Quel est son objectif?
Erdogan renforce ses liens avec Poutine et fait trembler l'OTAN

La Turquie est le premier membre de l'OTAN à vouloir rejoindre l'alliance anti-occidentale des pays du Brics. Qu'en est-il de l'adhésion à l'UE? Des experts expliquent quel est le véritable objectif d'Erdogan et pourquoi l'OTAN est irritée par ses plans.
Publié: 06.09.2024 à 06:02 heures
|
Dernière mise à jour: 06.09.2024 à 16:46 heures
Le président turc Recep Tayyip Erdogan cherche à se rapprocher de Vladimir Poutine.
Photo: AFP
RMS_Portrait_AUTOR_242.JPG
Guido Felder

Le président turc Recep Tayyip Erdogan provoque une fois de plus l'Occident: la Turquie veut rejoindre le groupe des pays du Brics (pour Brésil, Russie, Inde, Chine et Afrique du Sud), dans lequel la Chine et la Russie donnent le ton. Problème: la Turquie est également membre de l'alliance militaire occidentale OTAN et elle souhaite en outre être admise dans l'UE.

En rejoignant les Brics, le président turc ne fait pas seulement pression sur l'Occident. Il mène aussi un projet ambitieux. Günter Maihold, expert des Brics auprès de la Fondation Science et Politique à Berlin, déclare à Blick: «La Turquie aspire à jouer un rôle politique mondial.» Ainsi, le pays veut d'une part se présenter comme une force d'ordre régionale, mais aussi être valorisée à l'échelle mondiale d'autre part.

C'est pourquoi elle cherche des possibilités d'acquérir un prestige international et d'être reconnue globalement par les grandes puissances dans ce rôle, explique Günter Maihold. «Les Brics représentent à cet égard un forum intéressant en raison du processus d'élargissement qui y a eu lieu.»

Pas d'adhésion à l'UE en vue

Ali Sonay, spécialiste de la Turquie à l'Université de Berne, ajoute: «Par ce positionnement, Ankara tente d'augmenter sa marge de manœuvre économique, mais aussi son importance géopolitique, afin d'obtenir certaines concessions – par exemple dans le cadre des négociations d'adhésion à l'UE ou du soutien américain aux groupes kurdes dans le nord de la Syrie.»

Ali Sonay part toutefois du principe que la méfiance de l'Occident envers la Turquie devrait augmenter en cas d'adhésion aux Brics. «Ainsi, les choses ne bougeront pas dans un avenir prévisible sur les sujets litigieux mentionnés», affirme l'expert.

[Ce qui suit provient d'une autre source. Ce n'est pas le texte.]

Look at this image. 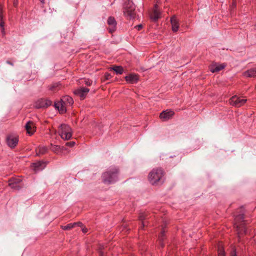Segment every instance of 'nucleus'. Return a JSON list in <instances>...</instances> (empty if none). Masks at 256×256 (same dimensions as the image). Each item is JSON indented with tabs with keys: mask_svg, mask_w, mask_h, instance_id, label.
<instances>
[{
	"mask_svg": "<svg viewBox=\"0 0 256 256\" xmlns=\"http://www.w3.org/2000/svg\"><path fill=\"white\" fill-rule=\"evenodd\" d=\"M165 172L161 168H154L149 172L148 179L150 184L154 186L162 184L164 182Z\"/></svg>",
	"mask_w": 256,
	"mask_h": 256,
	"instance_id": "f257e3e1",
	"label": "nucleus"
},
{
	"mask_svg": "<svg viewBox=\"0 0 256 256\" xmlns=\"http://www.w3.org/2000/svg\"><path fill=\"white\" fill-rule=\"evenodd\" d=\"M118 174L119 170L118 168L116 167L110 168L102 174L104 182L110 184L115 182L118 180Z\"/></svg>",
	"mask_w": 256,
	"mask_h": 256,
	"instance_id": "f03ea898",
	"label": "nucleus"
},
{
	"mask_svg": "<svg viewBox=\"0 0 256 256\" xmlns=\"http://www.w3.org/2000/svg\"><path fill=\"white\" fill-rule=\"evenodd\" d=\"M74 103L73 99L68 96H62L59 102L54 103V106L60 113L64 114L66 111V107L71 106Z\"/></svg>",
	"mask_w": 256,
	"mask_h": 256,
	"instance_id": "7ed1b4c3",
	"label": "nucleus"
},
{
	"mask_svg": "<svg viewBox=\"0 0 256 256\" xmlns=\"http://www.w3.org/2000/svg\"><path fill=\"white\" fill-rule=\"evenodd\" d=\"M124 14L128 19L134 18L136 16V6L132 1L127 0L124 6Z\"/></svg>",
	"mask_w": 256,
	"mask_h": 256,
	"instance_id": "20e7f679",
	"label": "nucleus"
},
{
	"mask_svg": "<svg viewBox=\"0 0 256 256\" xmlns=\"http://www.w3.org/2000/svg\"><path fill=\"white\" fill-rule=\"evenodd\" d=\"M244 214H240L236 215L234 218V226L237 228L238 234H246V228L244 222Z\"/></svg>",
	"mask_w": 256,
	"mask_h": 256,
	"instance_id": "39448f33",
	"label": "nucleus"
},
{
	"mask_svg": "<svg viewBox=\"0 0 256 256\" xmlns=\"http://www.w3.org/2000/svg\"><path fill=\"white\" fill-rule=\"evenodd\" d=\"M58 133L60 137L64 140H68L72 136V130L68 124H62L58 128Z\"/></svg>",
	"mask_w": 256,
	"mask_h": 256,
	"instance_id": "423d86ee",
	"label": "nucleus"
},
{
	"mask_svg": "<svg viewBox=\"0 0 256 256\" xmlns=\"http://www.w3.org/2000/svg\"><path fill=\"white\" fill-rule=\"evenodd\" d=\"M247 101L246 99L242 98L236 96H232L230 100V104L236 107H240L243 106Z\"/></svg>",
	"mask_w": 256,
	"mask_h": 256,
	"instance_id": "0eeeda50",
	"label": "nucleus"
},
{
	"mask_svg": "<svg viewBox=\"0 0 256 256\" xmlns=\"http://www.w3.org/2000/svg\"><path fill=\"white\" fill-rule=\"evenodd\" d=\"M6 142L9 147L12 148H14L18 144V137L14 135H8L6 136Z\"/></svg>",
	"mask_w": 256,
	"mask_h": 256,
	"instance_id": "6e6552de",
	"label": "nucleus"
},
{
	"mask_svg": "<svg viewBox=\"0 0 256 256\" xmlns=\"http://www.w3.org/2000/svg\"><path fill=\"white\" fill-rule=\"evenodd\" d=\"M52 104V102L46 98H40L38 100L35 104V106L37 108H46Z\"/></svg>",
	"mask_w": 256,
	"mask_h": 256,
	"instance_id": "1a4fd4ad",
	"label": "nucleus"
},
{
	"mask_svg": "<svg viewBox=\"0 0 256 256\" xmlns=\"http://www.w3.org/2000/svg\"><path fill=\"white\" fill-rule=\"evenodd\" d=\"M21 182V179L12 178L8 180V185L13 190H19L22 187L20 184Z\"/></svg>",
	"mask_w": 256,
	"mask_h": 256,
	"instance_id": "9d476101",
	"label": "nucleus"
},
{
	"mask_svg": "<svg viewBox=\"0 0 256 256\" xmlns=\"http://www.w3.org/2000/svg\"><path fill=\"white\" fill-rule=\"evenodd\" d=\"M108 27V28L109 32L112 34L116 31V29L117 22L114 18L113 16H110L107 20Z\"/></svg>",
	"mask_w": 256,
	"mask_h": 256,
	"instance_id": "9b49d317",
	"label": "nucleus"
},
{
	"mask_svg": "<svg viewBox=\"0 0 256 256\" xmlns=\"http://www.w3.org/2000/svg\"><path fill=\"white\" fill-rule=\"evenodd\" d=\"M174 114V112L170 110L162 111L160 114V118L162 121H166L171 119Z\"/></svg>",
	"mask_w": 256,
	"mask_h": 256,
	"instance_id": "f8f14e48",
	"label": "nucleus"
},
{
	"mask_svg": "<svg viewBox=\"0 0 256 256\" xmlns=\"http://www.w3.org/2000/svg\"><path fill=\"white\" fill-rule=\"evenodd\" d=\"M150 19L154 22L157 21L159 18H161V12L158 8V6L156 4L154 6L153 10L150 15Z\"/></svg>",
	"mask_w": 256,
	"mask_h": 256,
	"instance_id": "ddd939ff",
	"label": "nucleus"
},
{
	"mask_svg": "<svg viewBox=\"0 0 256 256\" xmlns=\"http://www.w3.org/2000/svg\"><path fill=\"white\" fill-rule=\"evenodd\" d=\"M126 80L129 84H136L139 80V76L138 74H130L124 78Z\"/></svg>",
	"mask_w": 256,
	"mask_h": 256,
	"instance_id": "4468645a",
	"label": "nucleus"
},
{
	"mask_svg": "<svg viewBox=\"0 0 256 256\" xmlns=\"http://www.w3.org/2000/svg\"><path fill=\"white\" fill-rule=\"evenodd\" d=\"M89 91V88L82 87L76 90L74 92V94L79 96L80 98V99L84 100Z\"/></svg>",
	"mask_w": 256,
	"mask_h": 256,
	"instance_id": "2eb2a0df",
	"label": "nucleus"
},
{
	"mask_svg": "<svg viewBox=\"0 0 256 256\" xmlns=\"http://www.w3.org/2000/svg\"><path fill=\"white\" fill-rule=\"evenodd\" d=\"M46 166L44 162L42 161H38L36 162L32 163L31 165V168L33 170L37 172L38 171L43 170Z\"/></svg>",
	"mask_w": 256,
	"mask_h": 256,
	"instance_id": "dca6fc26",
	"label": "nucleus"
},
{
	"mask_svg": "<svg viewBox=\"0 0 256 256\" xmlns=\"http://www.w3.org/2000/svg\"><path fill=\"white\" fill-rule=\"evenodd\" d=\"M25 128L27 133L30 136L33 134L36 130L34 124L31 121H29L26 124Z\"/></svg>",
	"mask_w": 256,
	"mask_h": 256,
	"instance_id": "f3484780",
	"label": "nucleus"
},
{
	"mask_svg": "<svg viewBox=\"0 0 256 256\" xmlns=\"http://www.w3.org/2000/svg\"><path fill=\"white\" fill-rule=\"evenodd\" d=\"M226 66V64H217L215 63L212 64L210 66V69L211 72L214 73L220 71V70L224 69Z\"/></svg>",
	"mask_w": 256,
	"mask_h": 256,
	"instance_id": "a211bd4d",
	"label": "nucleus"
},
{
	"mask_svg": "<svg viewBox=\"0 0 256 256\" xmlns=\"http://www.w3.org/2000/svg\"><path fill=\"white\" fill-rule=\"evenodd\" d=\"M172 30L174 32H176L179 28L178 22L175 16H173L170 18Z\"/></svg>",
	"mask_w": 256,
	"mask_h": 256,
	"instance_id": "6ab92c4d",
	"label": "nucleus"
},
{
	"mask_svg": "<svg viewBox=\"0 0 256 256\" xmlns=\"http://www.w3.org/2000/svg\"><path fill=\"white\" fill-rule=\"evenodd\" d=\"M244 76L248 78H256V68H251L244 73Z\"/></svg>",
	"mask_w": 256,
	"mask_h": 256,
	"instance_id": "aec40b11",
	"label": "nucleus"
},
{
	"mask_svg": "<svg viewBox=\"0 0 256 256\" xmlns=\"http://www.w3.org/2000/svg\"><path fill=\"white\" fill-rule=\"evenodd\" d=\"M74 36V33L72 31H63L62 36L66 40H71Z\"/></svg>",
	"mask_w": 256,
	"mask_h": 256,
	"instance_id": "412c9836",
	"label": "nucleus"
},
{
	"mask_svg": "<svg viewBox=\"0 0 256 256\" xmlns=\"http://www.w3.org/2000/svg\"><path fill=\"white\" fill-rule=\"evenodd\" d=\"M36 156L44 154L48 152V148L46 146H39L36 150Z\"/></svg>",
	"mask_w": 256,
	"mask_h": 256,
	"instance_id": "4be33fe9",
	"label": "nucleus"
},
{
	"mask_svg": "<svg viewBox=\"0 0 256 256\" xmlns=\"http://www.w3.org/2000/svg\"><path fill=\"white\" fill-rule=\"evenodd\" d=\"M147 214L146 212L140 213L139 216V220L142 221L140 228H143L145 226V223L144 222V220L147 218Z\"/></svg>",
	"mask_w": 256,
	"mask_h": 256,
	"instance_id": "5701e85b",
	"label": "nucleus"
},
{
	"mask_svg": "<svg viewBox=\"0 0 256 256\" xmlns=\"http://www.w3.org/2000/svg\"><path fill=\"white\" fill-rule=\"evenodd\" d=\"M116 74H121L124 72V68L122 66H114L111 68Z\"/></svg>",
	"mask_w": 256,
	"mask_h": 256,
	"instance_id": "b1692460",
	"label": "nucleus"
},
{
	"mask_svg": "<svg viewBox=\"0 0 256 256\" xmlns=\"http://www.w3.org/2000/svg\"><path fill=\"white\" fill-rule=\"evenodd\" d=\"M158 239H159L160 241L162 242L161 243L162 246L163 247L164 246V244L162 243V242H164V240L165 239V230H164V228H162V230L160 234L159 235Z\"/></svg>",
	"mask_w": 256,
	"mask_h": 256,
	"instance_id": "393cba45",
	"label": "nucleus"
},
{
	"mask_svg": "<svg viewBox=\"0 0 256 256\" xmlns=\"http://www.w3.org/2000/svg\"><path fill=\"white\" fill-rule=\"evenodd\" d=\"M76 226V224L74 223L68 224L66 226H62V228L64 230H69Z\"/></svg>",
	"mask_w": 256,
	"mask_h": 256,
	"instance_id": "a878e982",
	"label": "nucleus"
},
{
	"mask_svg": "<svg viewBox=\"0 0 256 256\" xmlns=\"http://www.w3.org/2000/svg\"><path fill=\"white\" fill-rule=\"evenodd\" d=\"M218 256H226L225 252L222 246H218Z\"/></svg>",
	"mask_w": 256,
	"mask_h": 256,
	"instance_id": "bb28decb",
	"label": "nucleus"
},
{
	"mask_svg": "<svg viewBox=\"0 0 256 256\" xmlns=\"http://www.w3.org/2000/svg\"><path fill=\"white\" fill-rule=\"evenodd\" d=\"M60 146L52 144L51 150L55 153H58L60 151Z\"/></svg>",
	"mask_w": 256,
	"mask_h": 256,
	"instance_id": "cd10ccee",
	"label": "nucleus"
},
{
	"mask_svg": "<svg viewBox=\"0 0 256 256\" xmlns=\"http://www.w3.org/2000/svg\"><path fill=\"white\" fill-rule=\"evenodd\" d=\"M4 20L3 7L0 6V20Z\"/></svg>",
	"mask_w": 256,
	"mask_h": 256,
	"instance_id": "c85d7f7f",
	"label": "nucleus"
},
{
	"mask_svg": "<svg viewBox=\"0 0 256 256\" xmlns=\"http://www.w3.org/2000/svg\"><path fill=\"white\" fill-rule=\"evenodd\" d=\"M112 78L111 74L108 72H106L104 74V80H110Z\"/></svg>",
	"mask_w": 256,
	"mask_h": 256,
	"instance_id": "c756f323",
	"label": "nucleus"
},
{
	"mask_svg": "<svg viewBox=\"0 0 256 256\" xmlns=\"http://www.w3.org/2000/svg\"><path fill=\"white\" fill-rule=\"evenodd\" d=\"M92 80H90L89 79H86L84 80V84L88 86H90L92 85Z\"/></svg>",
	"mask_w": 256,
	"mask_h": 256,
	"instance_id": "7c9ffc66",
	"label": "nucleus"
},
{
	"mask_svg": "<svg viewBox=\"0 0 256 256\" xmlns=\"http://www.w3.org/2000/svg\"><path fill=\"white\" fill-rule=\"evenodd\" d=\"M236 7V0H233L232 4L230 6V10H232Z\"/></svg>",
	"mask_w": 256,
	"mask_h": 256,
	"instance_id": "2f4dec72",
	"label": "nucleus"
},
{
	"mask_svg": "<svg viewBox=\"0 0 256 256\" xmlns=\"http://www.w3.org/2000/svg\"><path fill=\"white\" fill-rule=\"evenodd\" d=\"M75 144L76 143L74 142H67L66 143V145L68 146L72 147L74 146Z\"/></svg>",
	"mask_w": 256,
	"mask_h": 256,
	"instance_id": "473e14b6",
	"label": "nucleus"
},
{
	"mask_svg": "<svg viewBox=\"0 0 256 256\" xmlns=\"http://www.w3.org/2000/svg\"><path fill=\"white\" fill-rule=\"evenodd\" d=\"M4 20H0V26L2 28V31L4 30Z\"/></svg>",
	"mask_w": 256,
	"mask_h": 256,
	"instance_id": "72a5a7b5",
	"label": "nucleus"
},
{
	"mask_svg": "<svg viewBox=\"0 0 256 256\" xmlns=\"http://www.w3.org/2000/svg\"><path fill=\"white\" fill-rule=\"evenodd\" d=\"M18 4V0H14L13 1V6L15 8H16Z\"/></svg>",
	"mask_w": 256,
	"mask_h": 256,
	"instance_id": "f704fd0d",
	"label": "nucleus"
},
{
	"mask_svg": "<svg viewBox=\"0 0 256 256\" xmlns=\"http://www.w3.org/2000/svg\"><path fill=\"white\" fill-rule=\"evenodd\" d=\"M143 26L142 24H138L134 28L137 29L138 30H140L142 28Z\"/></svg>",
	"mask_w": 256,
	"mask_h": 256,
	"instance_id": "c9c22d12",
	"label": "nucleus"
},
{
	"mask_svg": "<svg viewBox=\"0 0 256 256\" xmlns=\"http://www.w3.org/2000/svg\"><path fill=\"white\" fill-rule=\"evenodd\" d=\"M74 224H76V226H78L80 227H82L83 226L82 223L80 222H74Z\"/></svg>",
	"mask_w": 256,
	"mask_h": 256,
	"instance_id": "e433bc0d",
	"label": "nucleus"
},
{
	"mask_svg": "<svg viewBox=\"0 0 256 256\" xmlns=\"http://www.w3.org/2000/svg\"><path fill=\"white\" fill-rule=\"evenodd\" d=\"M236 256V251L235 250H233L231 253V256Z\"/></svg>",
	"mask_w": 256,
	"mask_h": 256,
	"instance_id": "4c0bfd02",
	"label": "nucleus"
},
{
	"mask_svg": "<svg viewBox=\"0 0 256 256\" xmlns=\"http://www.w3.org/2000/svg\"><path fill=\"white\" fill-rule=\"evenodd\" d=\"M82 232H84V233L86 232H87V229H86H86L83 228V229H82Z\"/></svg>",
	"mask_w": 256,
	"mask_h": 256,
	"instance_id": "58836bf2",
	"label": "nucleus"
},
{
	"mask_svg": "<svg viewBox=\"0 0 256 256\" xmlns=\"http://www.w3.org/2000/svg\"><path fill=\"white\" fill-rule=\"evenodd\" d=\"M42 3L44 4V0H39Z\"/></svg>",
	"mask_w": 256,
	"mask_h": 256,
	"instance_id": "ea45409f",
	"label": "nucleus"
},
{
	"mask_svg": "<svg viewBox=\"0 0 256 256\" xmlns=\"http://www.w3.org/2000/svg\"><path fill=\"white\" fill-rule=\"evenodd\" d=\"M7 63L10 64L12 65V64L11 62H9V61H7Z\"/></svg>",
	"mask_w": 256,
	"mask_h": 256,
	"instance_id": "a19ab883",
	"label": "nucleus"
},
{
	"mask_svg": "<svg viewBox=\"0 0 256 256\" xmlns=\"http://www.w3.org/2000/svg\"><path fill=\"white\" fill-rule=\"evenodd\" d=\"M242 207L240 208V210H242Z\"/></svg>",
	"mask_w": 256,
	"mask_h": 256,
	"instance_id": "79ce46f5",
	"label": "nucleus"
}]
</instances>
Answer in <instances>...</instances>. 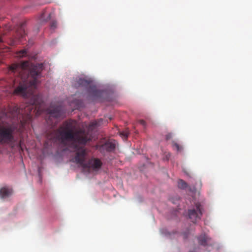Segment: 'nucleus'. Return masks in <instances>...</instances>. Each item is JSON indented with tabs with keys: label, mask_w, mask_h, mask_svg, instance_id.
I'll use <instances>...</instances> for the list:
<instances>
[{
	"label": "nucleus",
	"mask_w": 252,
	"mask_h": 252,
	"mask_svg": "<svg viewBox=\"0 0 252 252\" xmlns=\"http://www.w3.org/2000/svg\"><path fill=\"white\" fill-rule=\"evenodd\" d=\"M98 125L96 121H94L90 124L87 131L81 128L74 129L72 122L66 121L64 123L63 126L53 131V139L64 145H66L67 143L70 142L85 145L92 139V135L89 130H92Z\"/></svg>",
	"instance_id": "obj_1"
},
{
	"label": "nucleus",
	"mask_w": 252,
	"mask_h": 252,
	"mask_svg": "<svg viewBox=\"0 0 252 252\" xmlns=\"http://www.w3.org/2000/svg\"><path fill=\"white\" fill-rule=\"evenodd\" d=\"M43 68L42 63H37L35 65L31 64L29 61H23L20 63L11 64L9 67V70L13 73H17L22 76L23 72H27L29 80H24L23 82H20L19 85L14 89L13 94L14 95H21L24 97H27L29 94L27 93L28 83L29 85L35 88L37 84V78L40 75Z\"/></svg>",
	"instance_id": "obj_2"
},
{
	"label": "nucleus",
	"mask_w": 252,
	"mask_h": 252,
	"mask_svg": "<svg viewBox=\"0 0 252 252\" xmlns=\"http://www.w3.org/2000/svg\"><path fill=\"white\" fill-rule=\"evenodd\" d=\"M26 106L18 107L15 106L12 110L16 115H27L31 117L32 112L33 111L36 115H40L43 111V102L39 94H32L31 98Z\"/></svg>",
	"instance_id": "obj_3"
},
{
	"label": "nucleus",
	"mask_w": 252,
	"mask_h": 252,
	"mask_svg": "<svg viewBox=\"0 0 252 252\" xmlns=\"http://www.w3.org/2000/svg\"><path fill=\"white\" fill-rule=\"evenodd\" d=\"M86 153L85 149L78 151L74 157V161L84 168H88L93 171H98L102 167V162L98 158H92L85 161Z\"/></svg>",
	"instance_id": "obj_4"
},
{
	"label": "nucleus",
	"mask_w": 252,
	"mask_h": 252,
	"mask_svg": "<svg viewBox=\"0 0 252 252\" xmlns=\"http://www.w3.org/2000/svg\"><path fill=\"white\" fill-rule=\"evenodd\" d=\"M15 127L10 124L0 125V144H9L14 141Z\"/></svg>",
	"instance_id": "obj_5"
},
{
	"label": "nucleus",
	"mask_w": 252,
	"mask_h": 252,
	"mask_svg": "<svg viewBox=\"0 0 252 252\" xmlns=\"http://www.w3.org/2000/svg\"><path fill=\"white\" fill-rule=\"evenodd\" d=\"M46 111L49 116L46 119V121L49 125L52 126H55L58 123L57 119L62 117L63 115L62 108L59 106H51L46 110Z\"/></svg>",
	"instance_id": "obj_6"
},
{
	"label": "nucleus",
	"mask_w": 252,
	"mask_h": 252,
	"mask_svg": "<svg viewBox=\"0 0 252 252\" xmlns=\"http://www.w3.org/2000/svg\"><path fill=\"white\" fill-rule=\"evenodd\" d=\"M76 87H85L89 88L88 92L90 95L94 97H98L101 96L102 92L98 90L94 86H91L90 82L83 78H79L75 84Z\"/></svg>",
	"instance_id": "obj_7"
},
{
	"label": "nucleus",
	"mask_w": 252,
	"mask_h": 252,
	"mask_svg": "<svg viewBox=\"0 0 252 252\" xmlns=\"http://www.w3.org/2000/svg\"><path fill=\"white\" fill-rule=\"evenodd\" d=\"M188 215L189 219L193 223L200 220L202 215V208L201 205L198 203H196L195 208L188 210Z\"/></svg>",
	"instance_id": "obj_8"
},
{
	"label": "nucleus",
	"mask_w": 252,
	"mask_h": 252,
	"mask_svg": "<svg viewBox=\"0 0 252 252\" xmlns=\"http://www.w3.org/2000/svg\"><path fill=\"white\" fill-rule=\"evenodd\" d=\"M97 148L102 153L105 152H111L115 150V145L111 142H107L101 145H98Z\"/></svg>",
	"instance_id": "obj_9"
},
{
	"label": "nucleus",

En 2005, Ankara avait entamé des discussions avec Bruxelles en vue d'une adhésion à l'UE. Celles-ci sont toutefois au point mort. En cause: le démantèlement des droits démocratiques par Erdogan et le conflit avec Chypre, autre pays membre de l'UE.

L'OTAN est vigilante

Il devrait également y avoir des frictions si la Turquie devenait le premier membre de l'OTAN à intégrer les Brics. Le pays, qui a rejoint l'OTAN en 1952, possède l'une des plus grandes armées de l'alliance et dispose de deux importantes bases aériennes de l'OTAN, à Incirlik et à Konya.

En cas d'adhésion aux Brics, l'OTAN placerait la Turquie sous surveillance étroite. «Cela devrait soulever d'autres questions au sujet de la fiabilité. Après tout, la Turquie a déjà acquis le système de défense antimissile russe S-400, ce qui a conduit les États-Unis à retirer le pays du programme F-35 en 2019», précise Ali Sonay.

Un contrepoids à l'Occident

Depuis leur fondation, les Brics se sont élargis avec l'arrivée de l'Iran, l'Égypte, l'Ethiopie et des Emirats arabes unis. D'autres pays comme l'Indonésie, la Corée du Nord, la Thaïlande et le Venezuela sont également intéressés.

L'objectif de l'alliance est de faire contrepoids à la domination géopolitique et économique de l'Occident. Les pays des Brics souhaitent par ailleurs réduire leur dépendance vis-à-vis du dollar américain en tant que monnaie de référence mondiale. Selon leurs propres indications, ils représentent jusqu'à présent 42% de la population mondiale, 30% de la surface terrestre mondiale et 24% de la performance économique mondiale. En 2020, les pays des Brics auront dépassé les pays du G7 en termes de part du produit intérieur brut (PIB).

Les Brics n'ont pas d'organes permanents, et ils agissent surtout lors de leurs sommets. Leur président change quant à elle chaque année. «Comme la présidence est actuellement assurée par la Russie, Moscou essaie d'aborder d'éventuels intéressés et de les tenir en haleine», indique Günter Maihold.